The prevalence of the delta variant — which was first detected in India and is more infectious and potentially more deadly than all other variants — is increasing each week in L.A. County.

The county has detected 64 delta cases since April, indicating the variant is widespread since only a small percentage of infections are sequenced, Hilda Solis, chair of the county Board of Supervisors, said in a media briefing Monday afternoon.

“You’re more vulnerable than ever for getting COVID if you are exposed to the strain, and this is especially true with masking and distancing requirements relaxed,” Solis said.  

Early studies indicate the delta variant is 50% more contagious than the Alpha variant first found in the U.K., which was already up to 80% more transmissible than the original COVID strain. However, studies have shown that vaccines remain effective against the delta variant.

“Currently, this is a pandemic of unvaccinated people who are at increasing risk for unknowingly incubating delta variants and other variants of concern,” county public health Director Barbara Ferrer said.

Ferrer noted that of those fully vaccinated in L.A. County, only about 0.4% get infected with COVID-19, around 0.003% are hospitalized and just 0.0004% die of their infections.

As of Monday, 67% of L.A. County residents age 16 and older had received at least one dose of vaccine, and 58% were fully vaccinated, officials said.

But the current vaccination rate is lower than public health officials would like, and Ferrer said she now doesn’t expect the county to reach herd immunity by fall. The county says at least 80% of people need to be vaccinated to halt the virus’ uncontrolled spread.

Earlier this month, Ferrer had predicted herd immunity could be achieved by late August.
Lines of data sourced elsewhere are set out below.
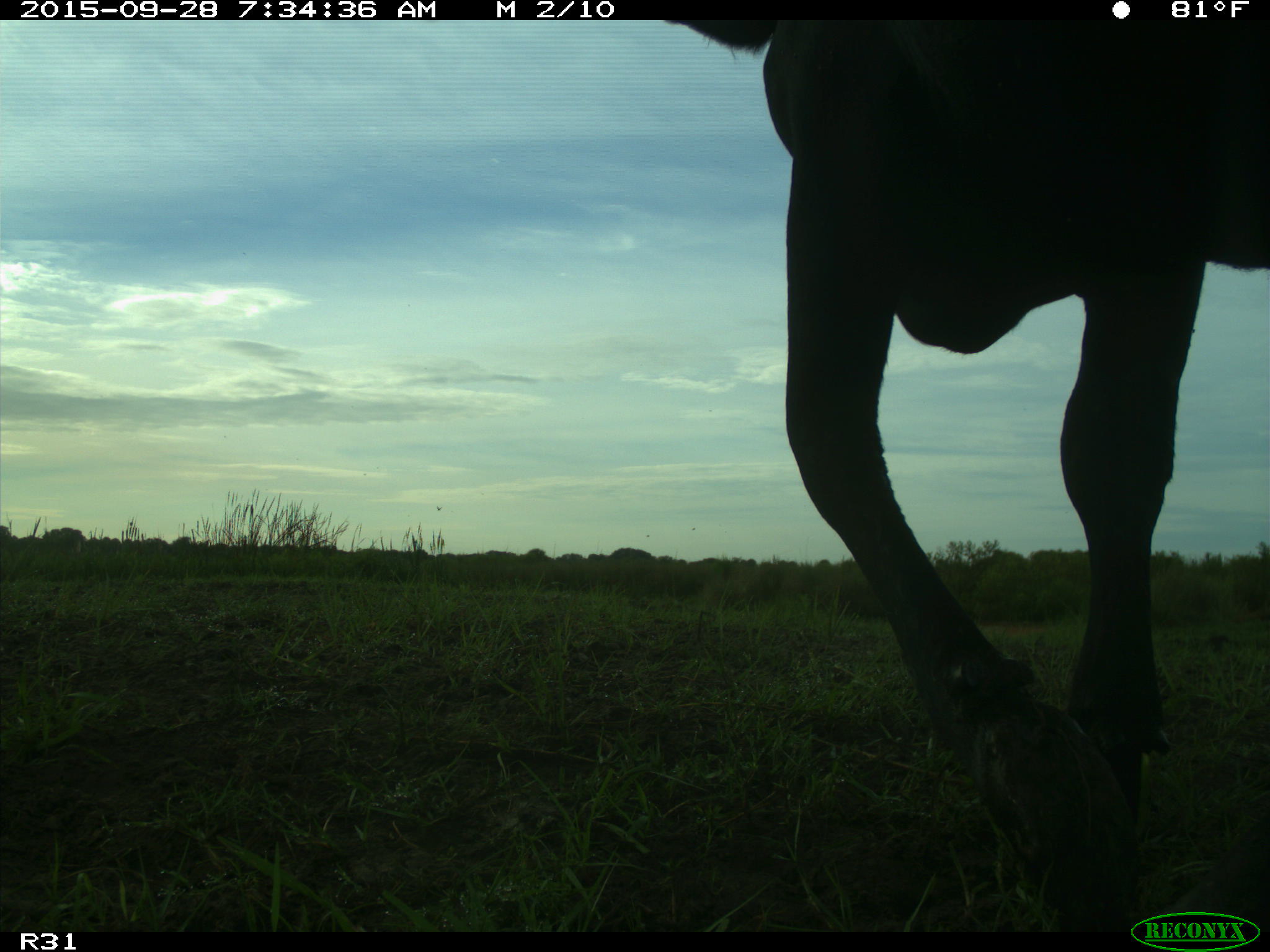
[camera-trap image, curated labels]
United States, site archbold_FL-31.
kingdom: Animalia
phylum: Chordata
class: Mammalia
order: Artiodactyla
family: Bovidae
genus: Bos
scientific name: Bos taurus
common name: domestic cow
“It’s just going to take us time, and it’s going to definitely take us the whole summer at this point to get to full immunity,” she said Monday. “But we would definitely like to be in a place where community immunity is possible as we enter the fall.”

And while vaccination rates are higher among the general population, only 43% of Black residents and 51% of Latinos age 16 and above have received at least one dose.

“The delta variant may again create a tale of two counties if residents do not get vaccinated,” Solis said, referring to the high infection rates that ravaged communities of color during the winter surge.

Meanwhile, hospitalization, case and death rates remain highest among Black Angelenos.

As of May 15, there were 46 positive cases among every 100,000 Black residents with much lower numbers among Latinos, whites and Asians. A month later, case rates have dropped among all residents, but still remain highest among Black residents, with a case rate of 40 per 100,000 people.

“While the case incidence rates decreased in white and Asian populations by about one half to one third, they decreased by only 15 to 25% in Black and Latinx populations,” Ferrer said.

And while the death rate among Black residents decreased by about three-quarters, it’s now four times higher than the death rate among Asian residents and twice as high as that of white residents.

“The disproportionate suffering that’s borne by the communities that have already suffered the most is deeply concerning,” Ferrer said.

The public health director vowed to continue outreach work in underserved communities for “however long it takes” to close the gap in vaccination and death rates, saying “this is going to be the work for the summer.”